One more stab to her heart. She met his eyes and he stared her down. “Goodbye, Sophy,” he said, then turned and walked away.

Beside her the servant shuffled nervously. “This way,” he said, almost as if he was sorry for her. He must think she looked as ill as she felt.

“It’s not Sir Geoffrey Bell,” she whispered. “Mrs Harding is my chaperone.”

He nodded, and she followed, docile, broken, and not actually caring where they were going. After a short wait in a dimly lit parlour, where the sounds of the ball reached her in waves of incongruously happy sounds, she was taken to a coach and driven away.

The shadowy streets of London slid by, but she had stopped noticing anything. Her heart was shattered and she didn’t think she could ever repair it. She wasn’t sure if she wanted to.

HARRY

Harry left the garden to get back to the ball. To Evelyn. He was expected to play the part of besotted fiancé and he had been that person, he really had. And now here he was, chasing after the girl who had betrayed him and should mean nothing to him.

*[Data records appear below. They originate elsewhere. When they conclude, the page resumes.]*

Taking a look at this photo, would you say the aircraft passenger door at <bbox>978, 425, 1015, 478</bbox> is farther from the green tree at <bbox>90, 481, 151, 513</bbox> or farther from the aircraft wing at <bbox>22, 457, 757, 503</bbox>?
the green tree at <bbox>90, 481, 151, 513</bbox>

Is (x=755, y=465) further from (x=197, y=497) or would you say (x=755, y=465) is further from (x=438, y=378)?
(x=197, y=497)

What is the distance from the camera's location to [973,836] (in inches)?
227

Then why did he feel sick down to the very bottom of his heart?

He slid his hand into his pocket and found the ring. His signet ring. He turned it over and over, feeling the worn metal, reminding himself of Sophy’s lies. That she had abandoned him first.

When he’d looked down into the ballroom and she’d been standing there, it was as if she had appeared out of thin air. Alive and beautiful and just … just Sophy. He’d wondered if he was seeing things.

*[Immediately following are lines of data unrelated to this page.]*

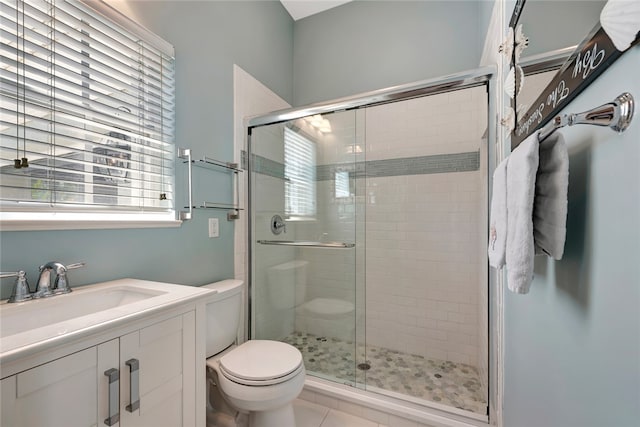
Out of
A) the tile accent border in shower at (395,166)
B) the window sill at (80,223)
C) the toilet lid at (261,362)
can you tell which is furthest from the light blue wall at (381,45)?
the toilet lid at (261,362)

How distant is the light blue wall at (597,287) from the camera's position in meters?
0.41

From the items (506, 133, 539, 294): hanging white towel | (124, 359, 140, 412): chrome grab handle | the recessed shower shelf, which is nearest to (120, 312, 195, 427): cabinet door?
(124, 359, 140, 412): chrome grab handle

He used to think of her all the time after she left him, but he never spoke of her again once he knew the truth. He never mentioned her to anyone apart from his brother, and that wasn’t often. He sometimes dreamed about the night he had taken her virginity and she had shown him how mistaken he had been for putting her on a pedestal. More mistaken than he could ever have imagined.

And yet knowing that didn’t stop the dreams he had of her. Warm lips and moans and fingers stroking his skin. It didn’t seem to matter what he did. He’d even gone to Oxford after he found out the truth about her and drunk too much brandy and spent the night in the arms of a woman he’d paid for the privilege. Instead of feeling as if he’d banished Sophy, he’d felt disgusted with himself.

She’d injured him so badly that for a time he had wondered if he’d ever recover. Why had she come here, on this night or all nights?

And stared up at him with those big blue wounded eyes. As if he was the one at fault. As if he had betrayed her.

Well, she’d gone now, back to where she’d come from, and he never wanted to see her again. He had his future to consider. He was marrying into the Rowe family. When he’d announced his decision, his father had been over the moon. Evelyn would bring wealth and prestige to Pendleton, and when she bore his children there would be another generation of Baillieus at the manor.

The Sophy he had loved had never existed. He’d loved a dream. And it was about time he woke up.

Chapter 13

SOPHY

As soon as she saw her grandmother, Sophy burst into tears. She had never cried like this before—not when she was forced to leave Pendleton and Harry behind, not even when her father had died. There had always been a kernel of hope then but this time there was none. It was as if there was a spring inside her that wouldn’t stop flowing, while she was gasping for air, her throat aching and her chest heaving from the violence of her sobs.

She might have been dying, and for a little while she thought she was.

Eventually, she was able to explain what had happened. Her grandmother held her fiercely, as Sophy clung on, wishing she had chosen another path. If she hadn’t gone to the ball she would never have known. Would that, she asked herself, have been better? They did not move in the same circles. Could she have lived without the knowledge that the love of her life was marrying another woman?

She must have spoken the words aloud because her grandmother answered. “It’s always best to face the truth. Even if it hurts so much you think you can’t. My poor dear.”